[The exercise] Can you render the data below as a numbered list, leaving out the blank lines?

### Data for this task

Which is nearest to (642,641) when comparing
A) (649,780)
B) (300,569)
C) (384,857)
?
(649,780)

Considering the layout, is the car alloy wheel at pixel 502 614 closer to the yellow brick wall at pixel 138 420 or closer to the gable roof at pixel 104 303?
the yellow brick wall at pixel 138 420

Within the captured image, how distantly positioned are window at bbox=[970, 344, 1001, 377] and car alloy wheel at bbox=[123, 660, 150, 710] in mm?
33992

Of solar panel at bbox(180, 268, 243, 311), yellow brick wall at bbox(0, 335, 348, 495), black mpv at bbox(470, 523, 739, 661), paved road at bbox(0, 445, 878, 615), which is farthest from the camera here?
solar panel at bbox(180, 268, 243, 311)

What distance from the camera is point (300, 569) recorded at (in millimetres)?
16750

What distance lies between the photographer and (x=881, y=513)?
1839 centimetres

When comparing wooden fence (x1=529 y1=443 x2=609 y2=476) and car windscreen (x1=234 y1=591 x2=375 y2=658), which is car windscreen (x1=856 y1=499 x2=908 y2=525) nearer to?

######

[Written solution]
1. Which is nearest to (642,641) when comparing
2. A) (649,780)
3. B) (300,569)
4. C) (384,857)
5. ?
6. (649,780)
7. Considering the layout, is the car alloy wheel at pixel 502 614 closer to the yellow brick wall at pixel 138 420 or closer to the gable roof at pixel 104 303?
8. the yellow brick wall at pixel 138 420
9. Within the captured image, how distantly positioned are window at bbox=[970, 344, 1001, 377] and car alloy wheel at bbox=[123, 660, 150, 710] in mm?
10. 33992
11. Of solar panel at bbox(180, 268, 243, 311), yellow brick wall at bbox(0, 335, 348, 495), black mpv at bbox(470, 523, 739, 661), paved road at bbox(0, 445, 878, 615), which is farthest from the camera here?
12. solar panel at bbox(180, 268, 243, 311)
13. What distance from the camera is point (300, 569) recorded at (in millimetres)?
14. 16750
15. What distance lies between the photographer and (x=881, y=513)?
16. 1839 centimetres
17. When comparing wooden fence (x1=529 y1=443 x2=609 y2=476) and car windscreen (x1=234 y1=591 x2=375 y2=658), which is car windscreen (x1=856 y1=499 x2=908 y2=525) nearer to?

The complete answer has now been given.